Drake Passage crossing

Cold, windy, and wet (A2_068535)

I made this image in late March 2011 while on a ship crossing the Drake Passage, going from the Antarctic Peninsula up to the Falkland Islands. In fact this was the same LuminOdyssey expedition that we were heading to when I made the recently-posted images in the Buenos Aires cathedral. As you hopefully sense, I was trying to capture a sense of the wild conditions this stretch of sea is renowned for. The deck of the ship is covered with snow and ice, while the wind has whipped the waves into a frenzy. I made the image through the bridge windows on our ship (Aurora ExpeditionsPolar Pioneer). I went through some unusual contortions to get it, which is why I’m telling the story now.

I wanted to capture the waves in a blur, so I knew I wanted a slow shutter speed. But I also knew that I wanted at least part of the image to be sharp (to give the image a visual “anchor”). The ship was rolling and pitching in the heavy seas (I think some of the passengers were lying in their bunks wishing it was all over) so I set up my tripod so that the camera would move with the ship during the exposure. However my travel tripod is not very tall, and wouldn’t position the lens high enough for the view I wanted. Also I wanted to get the lens as close to the window as possible (with the wind mainly coming from behind us there wasn’t a lot of spray on the glass, but I wanted to throw that out of focus). So I collapsed the tripod legs, but spread them out as far as they would go. I use tripods without centre columns, so I have the freedom to go down to almost “ground level”. I swung the ballhead to one side, so the lens was pointing “down” through the legs. By pressing the spread tripod legs against the window, the camera lens was pointing out the window at almost point-blank range. I did need to stand there holding the rig against the window during the exposures, but on a pitching and rolling ship with the engines going, any slight vibration from me wasn’t going to be an issue. I had a remote cable attached so I could press the rig against the window with one hand while triggering the camera and manipulating controls with the other.

The camera I was using was the EOS 5DmkII, with the 17-40mm/4 L lens. If I’d planned ahead I would have brought a dark cloth to the bridge with me to drape over the rig to cut out reflections from the glass, but as it was I just had to experiment with zoom settings to avoid including reflections of the starboard windows.
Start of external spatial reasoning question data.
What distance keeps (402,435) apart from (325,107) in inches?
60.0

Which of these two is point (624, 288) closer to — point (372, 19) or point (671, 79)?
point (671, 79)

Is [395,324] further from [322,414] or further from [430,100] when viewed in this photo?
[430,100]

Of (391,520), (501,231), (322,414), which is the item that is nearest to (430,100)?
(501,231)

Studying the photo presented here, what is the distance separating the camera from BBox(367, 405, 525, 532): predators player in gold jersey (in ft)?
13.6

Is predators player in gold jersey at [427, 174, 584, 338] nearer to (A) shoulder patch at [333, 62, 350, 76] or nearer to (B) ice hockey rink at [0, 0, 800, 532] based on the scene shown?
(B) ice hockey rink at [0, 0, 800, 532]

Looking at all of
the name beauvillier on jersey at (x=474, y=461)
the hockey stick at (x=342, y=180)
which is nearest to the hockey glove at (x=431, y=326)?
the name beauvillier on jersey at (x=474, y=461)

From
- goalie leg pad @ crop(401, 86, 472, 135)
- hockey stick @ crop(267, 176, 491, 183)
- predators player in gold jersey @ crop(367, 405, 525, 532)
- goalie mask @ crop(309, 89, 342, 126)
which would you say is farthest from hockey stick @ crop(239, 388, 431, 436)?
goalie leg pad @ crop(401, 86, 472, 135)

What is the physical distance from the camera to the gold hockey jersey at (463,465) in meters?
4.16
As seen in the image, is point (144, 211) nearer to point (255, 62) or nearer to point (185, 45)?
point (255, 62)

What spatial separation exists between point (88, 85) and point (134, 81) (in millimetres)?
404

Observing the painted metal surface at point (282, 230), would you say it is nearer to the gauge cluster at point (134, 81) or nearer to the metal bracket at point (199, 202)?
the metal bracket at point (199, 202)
As it is you may see a slight reflection on the right.

It took some experimentation to find the right amount of blur. I started at 2/3rds of a second and gradually slowed it down until I reached 2.5s, checking the results on the LCD as I went. This particular photo was made at 2s, f/11, ISO 100, with a 6-stop ND filter on the lens (zoomed to 22mm). With a 2s exposure, the horizon has been severely blurred as the ship rolled, although visually it blends into the mist. The main processing that’s been applied to the image is adjustments to the Exposure, Blacks, and Brightness sliders in Lightroom, plus a slight crop.
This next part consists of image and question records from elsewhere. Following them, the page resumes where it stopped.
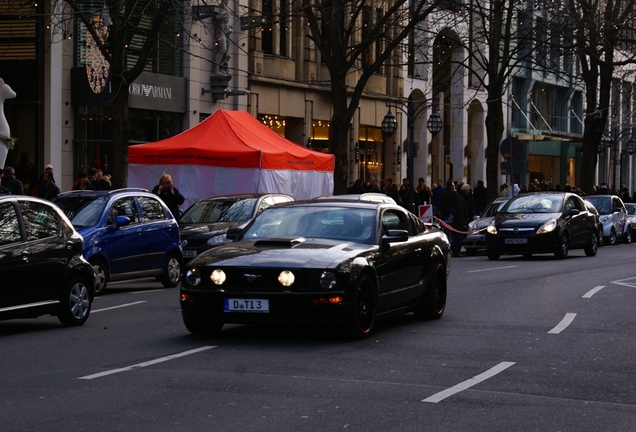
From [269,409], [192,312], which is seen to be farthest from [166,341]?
[269,409]

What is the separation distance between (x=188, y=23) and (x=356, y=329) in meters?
27.6

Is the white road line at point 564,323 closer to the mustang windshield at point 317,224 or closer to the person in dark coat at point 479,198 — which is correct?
the mustang windshield at point 317,224

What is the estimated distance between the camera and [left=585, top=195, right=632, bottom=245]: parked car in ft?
136

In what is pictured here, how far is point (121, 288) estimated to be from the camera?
70.3 ft

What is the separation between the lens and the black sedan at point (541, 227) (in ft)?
97.7

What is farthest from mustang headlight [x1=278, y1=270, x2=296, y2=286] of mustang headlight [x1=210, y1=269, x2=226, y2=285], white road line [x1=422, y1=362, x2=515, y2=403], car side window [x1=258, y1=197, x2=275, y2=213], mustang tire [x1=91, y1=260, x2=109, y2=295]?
car side window [x1=258, y1=197, x2=275, y2=213]

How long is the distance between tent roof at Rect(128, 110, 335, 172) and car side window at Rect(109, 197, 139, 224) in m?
8.41

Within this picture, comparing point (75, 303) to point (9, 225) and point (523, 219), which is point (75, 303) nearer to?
point (9, 225)

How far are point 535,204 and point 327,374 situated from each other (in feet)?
70.4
My cameras are set up with “rear focus”. That is, even though the lens is set to AF it only auto-focusses when I press the rear AF-ON button: it doesn’t re-focus each time I press the shutter. So here I put the camera into Live View, zoomed the LCD 10x into the anchor winch, and pressed the AF-ON button. Once the focus was perfectly on that point I went out of Live View, and didn’t touch the focus controls again. I often use LV for focussing in landscape and architectural photography. From then on it was just a case of waiting for a passing wave to get into the right position, take some photos, and check the LCD to see if I liked the result. I stayed there for about half an hour trying different settings and shooting different waves (including from the other side of the bridge) but this shot was 20 minutes into the exercise. I didn’t take many other photos this day: the heavy seas continued unabated!

Meanwhile, each photographer who came onto the bridge during this time wanted to know what on earth I was doing. It was easy to show them recent images on the LCD, and I think the final result was well worth it!